The fiscal policy of the Irish government is to fly on a wing and a prayer. Eurozone economic growth is anaemic at best, limiting our chances at attaining the kind of average growth rates – in the 3 per cent range – we need to keep our heads above water. Debt interest payments are what keep our huge austerity budgets from actually decreasing our borrowing by substantial amounts, as we keep borrowing on one credit card to pay off the other ones.

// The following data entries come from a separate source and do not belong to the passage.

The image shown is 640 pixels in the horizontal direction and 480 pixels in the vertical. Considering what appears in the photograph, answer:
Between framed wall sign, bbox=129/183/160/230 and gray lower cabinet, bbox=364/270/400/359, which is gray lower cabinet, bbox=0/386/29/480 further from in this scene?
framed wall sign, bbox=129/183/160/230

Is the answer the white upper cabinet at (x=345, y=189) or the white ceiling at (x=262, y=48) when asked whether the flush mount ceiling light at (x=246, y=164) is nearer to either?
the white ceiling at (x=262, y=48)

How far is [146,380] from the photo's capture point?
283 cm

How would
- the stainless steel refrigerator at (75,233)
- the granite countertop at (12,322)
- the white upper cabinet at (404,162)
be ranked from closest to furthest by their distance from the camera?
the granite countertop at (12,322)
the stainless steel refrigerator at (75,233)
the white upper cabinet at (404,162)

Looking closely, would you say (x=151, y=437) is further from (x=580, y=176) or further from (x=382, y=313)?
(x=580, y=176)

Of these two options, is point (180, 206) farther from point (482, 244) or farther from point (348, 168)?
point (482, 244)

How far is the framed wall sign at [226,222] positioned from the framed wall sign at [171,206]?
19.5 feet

The plan for our debt is to keep going to Europe, begging for write offs on our banking debt. We were told during the summer that a major breakthrough had been made. Then we heard from a bunch of finance ministers, including the German one, that our ‘legacy debt’ wouldn’t be covered by any deal designed to save Spain or Italy. And now the Taoiseach, so boisterous about it during the summer, tells us that – once again – we’ll get the jam tomorrow, with any deal pushed into next year. Even if we get a deal on the banking portion of our debt and avoid total implosion, we’ve borrowed so much to keep the quangos in business and the unions sweet that we’re still overburdened and future Irish budgets will have to reflect that.

Adding up

The domestic economy – as evidenced by domestic demand and unemployment figures – is completely shagged. The government doesn’t appear to have put much thought in its forecasts this year – as last – to what all the new taxes they’re delivering in 2013 will do to depress demand further than they estimated for yet another year.

Pre-election Fine Gael was spouting on about research from Harvard University that shows tax increases, in general, harm the economy twice as much as spending cuts. We got €1.6bn in new taxes last year and look how well the economy did versus forecast. We are getting €1.25bn this year and €1.1bn again in 2014. It doesn’t take Kevin Cardiff to add up those sums and see how we’ll get along.

We’re living in a land of fictional economic forecasts and very real and damaging fiscal policies. Debt is mounting up. Growth is nowhere in sight. But we go into Budget 2013 on Wednesday for another pounding in the name of the electoral prospects of a government that is praying hard that something will fall from the sky (or be found under the ground…) and save them.